§ Supplied material:

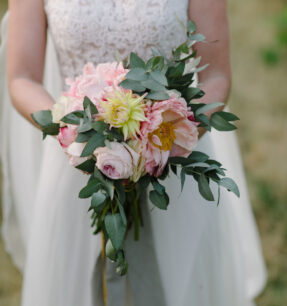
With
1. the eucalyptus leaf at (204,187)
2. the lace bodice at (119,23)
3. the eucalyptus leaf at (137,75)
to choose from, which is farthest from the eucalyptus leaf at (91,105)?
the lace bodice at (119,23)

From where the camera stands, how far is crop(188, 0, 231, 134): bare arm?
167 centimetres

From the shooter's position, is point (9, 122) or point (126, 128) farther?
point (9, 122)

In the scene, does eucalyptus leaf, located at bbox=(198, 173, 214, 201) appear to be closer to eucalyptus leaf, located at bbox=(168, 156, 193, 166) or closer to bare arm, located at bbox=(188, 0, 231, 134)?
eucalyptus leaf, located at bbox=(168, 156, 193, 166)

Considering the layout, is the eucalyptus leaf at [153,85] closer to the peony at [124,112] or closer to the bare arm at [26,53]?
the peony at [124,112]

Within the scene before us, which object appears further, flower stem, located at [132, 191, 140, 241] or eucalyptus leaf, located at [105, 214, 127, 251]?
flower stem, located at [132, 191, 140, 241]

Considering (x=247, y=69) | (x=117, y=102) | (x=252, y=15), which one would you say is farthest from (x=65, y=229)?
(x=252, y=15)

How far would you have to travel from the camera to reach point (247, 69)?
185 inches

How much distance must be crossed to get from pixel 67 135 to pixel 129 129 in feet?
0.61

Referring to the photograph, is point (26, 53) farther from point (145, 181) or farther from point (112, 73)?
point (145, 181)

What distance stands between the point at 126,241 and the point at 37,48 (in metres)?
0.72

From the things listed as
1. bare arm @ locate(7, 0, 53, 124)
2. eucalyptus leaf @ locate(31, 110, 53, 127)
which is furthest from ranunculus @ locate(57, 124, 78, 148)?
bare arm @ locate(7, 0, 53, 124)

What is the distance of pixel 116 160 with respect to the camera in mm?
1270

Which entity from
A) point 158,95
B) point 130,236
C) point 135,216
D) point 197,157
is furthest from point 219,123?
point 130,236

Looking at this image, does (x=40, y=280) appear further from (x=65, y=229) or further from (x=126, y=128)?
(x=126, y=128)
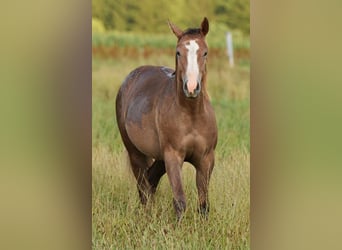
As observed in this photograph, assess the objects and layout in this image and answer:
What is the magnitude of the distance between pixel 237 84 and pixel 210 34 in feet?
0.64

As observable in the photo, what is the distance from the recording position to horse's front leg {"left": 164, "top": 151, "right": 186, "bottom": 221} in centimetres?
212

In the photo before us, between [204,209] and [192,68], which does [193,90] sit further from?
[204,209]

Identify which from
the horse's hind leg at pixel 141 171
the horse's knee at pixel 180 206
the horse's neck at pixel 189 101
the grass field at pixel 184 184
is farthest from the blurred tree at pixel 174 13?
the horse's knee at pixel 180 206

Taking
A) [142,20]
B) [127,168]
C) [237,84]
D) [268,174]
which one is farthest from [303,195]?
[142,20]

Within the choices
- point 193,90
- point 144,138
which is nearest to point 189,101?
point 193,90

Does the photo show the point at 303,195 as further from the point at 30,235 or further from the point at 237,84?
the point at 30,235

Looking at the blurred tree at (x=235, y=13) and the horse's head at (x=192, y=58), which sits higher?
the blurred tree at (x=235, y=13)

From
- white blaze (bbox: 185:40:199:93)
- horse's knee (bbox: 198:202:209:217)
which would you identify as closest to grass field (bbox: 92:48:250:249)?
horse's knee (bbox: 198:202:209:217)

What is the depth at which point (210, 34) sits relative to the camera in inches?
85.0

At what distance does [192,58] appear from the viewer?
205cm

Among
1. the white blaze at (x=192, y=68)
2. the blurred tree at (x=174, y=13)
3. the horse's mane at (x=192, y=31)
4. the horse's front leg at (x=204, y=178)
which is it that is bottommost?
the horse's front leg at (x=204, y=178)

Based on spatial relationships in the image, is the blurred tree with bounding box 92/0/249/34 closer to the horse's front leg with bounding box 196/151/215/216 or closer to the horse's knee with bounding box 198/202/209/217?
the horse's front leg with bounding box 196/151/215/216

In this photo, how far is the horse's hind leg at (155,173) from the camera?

---

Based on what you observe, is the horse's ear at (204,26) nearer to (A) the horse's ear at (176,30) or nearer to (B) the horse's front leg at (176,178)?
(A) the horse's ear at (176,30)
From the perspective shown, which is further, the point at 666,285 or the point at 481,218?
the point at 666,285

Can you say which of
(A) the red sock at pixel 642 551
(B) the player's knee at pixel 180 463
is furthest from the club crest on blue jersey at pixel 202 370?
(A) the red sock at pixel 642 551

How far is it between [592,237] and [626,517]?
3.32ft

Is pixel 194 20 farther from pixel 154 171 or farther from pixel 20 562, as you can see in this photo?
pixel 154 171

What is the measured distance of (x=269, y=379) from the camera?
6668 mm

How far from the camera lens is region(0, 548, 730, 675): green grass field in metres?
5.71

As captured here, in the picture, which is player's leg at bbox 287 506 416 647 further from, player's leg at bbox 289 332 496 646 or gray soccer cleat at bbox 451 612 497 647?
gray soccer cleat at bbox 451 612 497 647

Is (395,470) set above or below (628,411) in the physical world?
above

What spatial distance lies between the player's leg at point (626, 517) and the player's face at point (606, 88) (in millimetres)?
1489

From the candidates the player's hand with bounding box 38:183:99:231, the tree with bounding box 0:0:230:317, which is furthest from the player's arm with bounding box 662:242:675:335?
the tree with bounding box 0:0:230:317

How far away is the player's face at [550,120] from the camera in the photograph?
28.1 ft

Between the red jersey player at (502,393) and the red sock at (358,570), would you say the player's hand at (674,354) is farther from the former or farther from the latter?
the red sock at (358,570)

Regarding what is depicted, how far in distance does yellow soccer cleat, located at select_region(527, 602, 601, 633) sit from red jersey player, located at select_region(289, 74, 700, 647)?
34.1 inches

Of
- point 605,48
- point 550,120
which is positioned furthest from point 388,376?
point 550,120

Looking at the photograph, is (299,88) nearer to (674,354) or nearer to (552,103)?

==

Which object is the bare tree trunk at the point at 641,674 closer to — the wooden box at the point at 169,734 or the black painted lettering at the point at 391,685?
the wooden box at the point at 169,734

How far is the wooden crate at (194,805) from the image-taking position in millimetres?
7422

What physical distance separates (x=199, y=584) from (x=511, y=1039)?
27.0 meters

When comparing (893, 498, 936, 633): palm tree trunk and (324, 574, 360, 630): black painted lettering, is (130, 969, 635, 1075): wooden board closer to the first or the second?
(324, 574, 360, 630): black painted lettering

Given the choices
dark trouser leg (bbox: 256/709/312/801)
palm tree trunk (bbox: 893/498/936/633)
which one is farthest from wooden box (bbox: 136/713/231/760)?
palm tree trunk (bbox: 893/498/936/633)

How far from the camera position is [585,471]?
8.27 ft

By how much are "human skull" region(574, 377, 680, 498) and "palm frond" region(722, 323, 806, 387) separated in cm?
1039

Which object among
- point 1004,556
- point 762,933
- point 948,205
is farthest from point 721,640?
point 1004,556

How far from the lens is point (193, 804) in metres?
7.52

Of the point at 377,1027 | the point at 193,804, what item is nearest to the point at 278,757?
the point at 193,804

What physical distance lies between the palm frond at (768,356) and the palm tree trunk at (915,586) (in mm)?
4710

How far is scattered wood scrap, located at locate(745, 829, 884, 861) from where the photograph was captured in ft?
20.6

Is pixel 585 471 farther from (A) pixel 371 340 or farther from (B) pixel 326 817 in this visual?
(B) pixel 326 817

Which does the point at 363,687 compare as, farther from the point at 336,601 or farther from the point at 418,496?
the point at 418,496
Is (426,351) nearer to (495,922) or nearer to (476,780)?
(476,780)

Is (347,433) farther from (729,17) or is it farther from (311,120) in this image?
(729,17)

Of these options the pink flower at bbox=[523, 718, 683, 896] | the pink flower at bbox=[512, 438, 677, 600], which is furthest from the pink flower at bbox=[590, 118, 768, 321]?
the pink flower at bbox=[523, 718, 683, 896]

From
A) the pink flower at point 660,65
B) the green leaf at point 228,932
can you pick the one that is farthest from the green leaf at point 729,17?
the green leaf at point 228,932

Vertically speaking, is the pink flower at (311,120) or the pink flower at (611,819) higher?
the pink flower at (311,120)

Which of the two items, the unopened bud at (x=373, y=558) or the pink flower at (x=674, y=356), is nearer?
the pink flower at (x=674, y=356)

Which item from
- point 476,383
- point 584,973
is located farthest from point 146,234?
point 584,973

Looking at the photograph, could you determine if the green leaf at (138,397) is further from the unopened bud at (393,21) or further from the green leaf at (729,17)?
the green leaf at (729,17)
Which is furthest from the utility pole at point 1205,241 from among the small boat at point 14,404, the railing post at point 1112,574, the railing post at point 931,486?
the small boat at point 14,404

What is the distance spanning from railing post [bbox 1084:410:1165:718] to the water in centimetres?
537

§ Work to be completed:
Lay out the listing as a Markdown table with columns "Row" and "Entry". Start at the line containing "Looking at the blurred" and go on through the line containing "In this photo, how", numbering each row and dropping blank lines.

§ The solution:
| Row | Entry |
|---|---|
| 1 | Looking at the blurred tree at (x=235, y=13) and the horse's head at (x=192, y=58), which sits higher? |
| 2 | the blurred tree at (x=235, y=13) |
| 3 | From |
| 4 | - white blaze (bbox: 185:40:199:93) |
| 5 | - horse's knee (bbox: 198:202:209:217) |
| 6 | which would you identify as closest to grass field (bbox: 92:48:250:249)? |
| 7 | horse's knee (bbox: 198:202:209:217) |
| 8 | What is the depth at which point (210, 34) sits relative to the camera in inches? |
| 9 | 85.0 |
| 10 | At what distance does [192,58] appear from the viewer? |
| 11 | 205cm |
| 12 | Among |
| 13 | 1. the white blaze at (x=192, y=68) |
| 14 | 2. the blurred tree at (x=174, y=13) |
| 15 | 3. the horse's mane at (x=192, y=31) |
| 16 | 4. the horse's front leg at (x=204, y=178) |
| 17 | which is it that is bottommost? |
| 18 | the horse's front leg at (x=204, y=178) |
| 19 | Based on spatial relationships in the image, is the blurred tree with bounding box 92/0/249/34 closer to the horse's front leg with bounding box 196/151/215/216 or closer to the horse's knee with bounding box 198/202/209/217? |
| 20 | the horse's front leg with bounding box 196/151/215/216 |
| 21 | In this photo, how far is the horse's hind leg at (155,173) from the camera? |